**AUSZUG ZUM LESEN**
In einer erweiterten Variante, der Vermögensverwaltung auf Fondsbasis, wird das Depot in­dividuell für den Kunden geführt, das Geld aber weiterhin in Investmentfonds angelegt. Umschichtungen erfolgen zentral durch den Verwalter, dem meist eine breite Palette unterschied­licher Fonds zur Verfügung steht.

Ab einer Größenordnung von 100.000€ bis 500.000€ ist schließlich auch eine individuelle Vermögensverwaltung mög­lich. Hier werden zunächst gewisse Rahmenvorgaben vertraglich ver­einbart, etwa in Hinblick auf die Risikobereitschaft des Kunden. Der Verwalter investiert das Geld dann unmittelbar in alle zur festgelegten Struktur passenden Finanzinstrumente, also z.B. direkt in Anleihen oder Aktien oder auch indirekt in chancenreiche Fonds.

Bei der klassischen Vermögensverwaltung wird hierfür eine Gebühr in einer Größenordnung von 0,8% bis 1,8% pro Jahr berechnet, manchmal ist auch eine Erfolgsbeteiligung vorgesehen. Anfallende Kosten werden dem angelegten Kapital belastet. Die Gefahr dabei jedoch: Der Verwalter investiert vorrangig in Produkte, die ihm selbst den besten Ertrag bringen, z.B. in hauseigene Investmentfonds. Sogar Fälle, in denen das Kapital „konser­vativ“ in Form von Festgeldern im eigenen Haus angelegt wird und damit nicht einmal die Verwaltungsgebühren erwirtschaftet werden, kommen immer wieder vor.

Überlegenswert sind daher Alternativen in Form einer Honorarberatung, wie sie etwa von CortalConsors oder der quirin bank angeboten wird. Hierfür fällt meist eine feste Basis-gebühr in einer Größenordnung von 1,0% bis 1,8% an, besondere Leistungen wie etwa die Analyse eines bestehenden Depots werden separat nach Stundensätzen abgerechnet. Der Vorteil jedoch: Alle von der Bank erzielten Erträge – etwa Rückerstattungen von Ausgabeaufschlägen und Bestandsprovisionen für Fonds – werden dem Kunden gutgeschrieben. Damit kann der Verwalter ohne Rücksicht auf eigene Provisionsinteressen in alle Finanzmarktprodukte investieren und so letztlich flexibler handeln.

**GESPEICHERTE ZEILEN**

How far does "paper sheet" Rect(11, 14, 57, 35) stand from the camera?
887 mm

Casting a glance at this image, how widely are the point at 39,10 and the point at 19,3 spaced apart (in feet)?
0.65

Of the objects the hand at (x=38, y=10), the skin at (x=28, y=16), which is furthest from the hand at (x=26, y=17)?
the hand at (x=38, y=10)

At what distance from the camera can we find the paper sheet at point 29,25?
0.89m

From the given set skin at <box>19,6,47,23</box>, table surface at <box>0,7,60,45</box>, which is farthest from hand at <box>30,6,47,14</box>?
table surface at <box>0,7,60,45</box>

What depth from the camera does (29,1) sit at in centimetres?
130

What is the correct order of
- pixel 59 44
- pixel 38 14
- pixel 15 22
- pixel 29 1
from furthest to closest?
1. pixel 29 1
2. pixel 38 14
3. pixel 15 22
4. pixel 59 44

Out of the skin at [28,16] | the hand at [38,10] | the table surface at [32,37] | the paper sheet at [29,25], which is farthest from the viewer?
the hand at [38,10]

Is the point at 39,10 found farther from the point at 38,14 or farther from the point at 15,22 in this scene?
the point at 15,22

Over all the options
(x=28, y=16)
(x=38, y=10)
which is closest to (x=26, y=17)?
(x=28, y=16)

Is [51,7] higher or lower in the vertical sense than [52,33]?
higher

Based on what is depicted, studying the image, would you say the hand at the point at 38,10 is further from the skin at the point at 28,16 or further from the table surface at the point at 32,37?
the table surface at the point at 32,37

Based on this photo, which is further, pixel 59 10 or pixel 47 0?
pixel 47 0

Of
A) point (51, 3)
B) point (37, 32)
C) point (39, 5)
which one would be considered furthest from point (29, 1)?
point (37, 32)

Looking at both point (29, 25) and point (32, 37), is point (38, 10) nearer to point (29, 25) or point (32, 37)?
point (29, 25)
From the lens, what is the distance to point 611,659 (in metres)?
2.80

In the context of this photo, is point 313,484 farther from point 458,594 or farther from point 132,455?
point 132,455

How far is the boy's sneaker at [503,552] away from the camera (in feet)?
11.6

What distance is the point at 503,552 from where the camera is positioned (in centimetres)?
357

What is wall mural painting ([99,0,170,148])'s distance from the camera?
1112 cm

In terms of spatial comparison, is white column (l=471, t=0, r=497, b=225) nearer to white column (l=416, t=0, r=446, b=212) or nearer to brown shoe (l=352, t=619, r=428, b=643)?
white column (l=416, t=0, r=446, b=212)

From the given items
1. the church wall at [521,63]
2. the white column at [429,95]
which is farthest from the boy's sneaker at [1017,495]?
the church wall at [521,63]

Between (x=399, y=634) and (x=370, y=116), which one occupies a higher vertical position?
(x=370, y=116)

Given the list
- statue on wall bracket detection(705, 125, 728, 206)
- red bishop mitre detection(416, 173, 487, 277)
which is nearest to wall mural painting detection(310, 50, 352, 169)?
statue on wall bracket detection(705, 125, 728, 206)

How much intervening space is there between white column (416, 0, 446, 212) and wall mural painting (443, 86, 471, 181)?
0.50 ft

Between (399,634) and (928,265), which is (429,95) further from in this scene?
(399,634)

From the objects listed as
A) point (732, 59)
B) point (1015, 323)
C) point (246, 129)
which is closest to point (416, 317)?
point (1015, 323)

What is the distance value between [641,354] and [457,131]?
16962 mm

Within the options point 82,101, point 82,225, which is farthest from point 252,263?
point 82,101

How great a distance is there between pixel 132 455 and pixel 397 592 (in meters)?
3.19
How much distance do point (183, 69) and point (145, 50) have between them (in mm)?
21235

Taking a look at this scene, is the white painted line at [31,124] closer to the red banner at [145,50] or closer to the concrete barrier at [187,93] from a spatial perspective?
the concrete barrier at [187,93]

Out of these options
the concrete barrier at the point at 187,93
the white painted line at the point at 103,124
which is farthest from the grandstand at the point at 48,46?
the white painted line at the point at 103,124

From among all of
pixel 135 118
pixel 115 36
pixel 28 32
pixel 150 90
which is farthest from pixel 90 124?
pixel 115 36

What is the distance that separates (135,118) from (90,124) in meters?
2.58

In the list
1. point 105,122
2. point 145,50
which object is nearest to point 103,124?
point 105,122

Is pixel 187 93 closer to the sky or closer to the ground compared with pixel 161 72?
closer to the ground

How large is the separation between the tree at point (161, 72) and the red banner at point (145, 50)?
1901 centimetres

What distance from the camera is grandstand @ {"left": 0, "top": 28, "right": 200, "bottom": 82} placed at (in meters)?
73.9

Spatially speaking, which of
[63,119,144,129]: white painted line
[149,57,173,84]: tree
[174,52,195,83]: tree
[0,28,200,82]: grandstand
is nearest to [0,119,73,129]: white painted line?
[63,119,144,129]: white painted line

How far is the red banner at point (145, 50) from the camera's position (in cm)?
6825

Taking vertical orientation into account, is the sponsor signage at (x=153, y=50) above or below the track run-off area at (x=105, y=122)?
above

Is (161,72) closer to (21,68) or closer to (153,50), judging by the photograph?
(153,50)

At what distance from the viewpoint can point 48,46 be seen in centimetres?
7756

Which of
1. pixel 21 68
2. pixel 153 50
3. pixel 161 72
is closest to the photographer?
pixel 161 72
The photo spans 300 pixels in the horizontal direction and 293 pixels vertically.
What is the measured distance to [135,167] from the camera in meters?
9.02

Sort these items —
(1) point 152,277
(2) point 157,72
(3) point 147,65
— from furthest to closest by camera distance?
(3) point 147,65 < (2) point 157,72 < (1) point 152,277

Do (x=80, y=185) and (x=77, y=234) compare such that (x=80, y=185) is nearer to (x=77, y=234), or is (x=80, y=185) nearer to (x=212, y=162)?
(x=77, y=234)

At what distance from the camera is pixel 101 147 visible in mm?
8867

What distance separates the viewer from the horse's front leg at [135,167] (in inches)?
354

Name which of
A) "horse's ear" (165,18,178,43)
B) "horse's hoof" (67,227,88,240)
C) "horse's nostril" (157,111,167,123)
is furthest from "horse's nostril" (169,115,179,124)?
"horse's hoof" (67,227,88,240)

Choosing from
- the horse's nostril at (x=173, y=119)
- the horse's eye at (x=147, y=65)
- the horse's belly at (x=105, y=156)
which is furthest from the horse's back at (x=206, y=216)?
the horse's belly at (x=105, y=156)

**ZIEL DER AUFGABE**
Welche jährliche Gebühr wird laut dem Auszug zur Vermögensverwaltung bei der klassischen Vermögensverwaltung berechnet? Bitte antworte in einem Satz. Die Zeilen stehen in keinem Zusammenhang mit dem Auszug.

**ERGEBNIS**
Bei der klassischen Vermögensverwaltung wird eine Gebühr in einer Größenordnung von 0,8% bis 1,8% pro Jahr berechnet.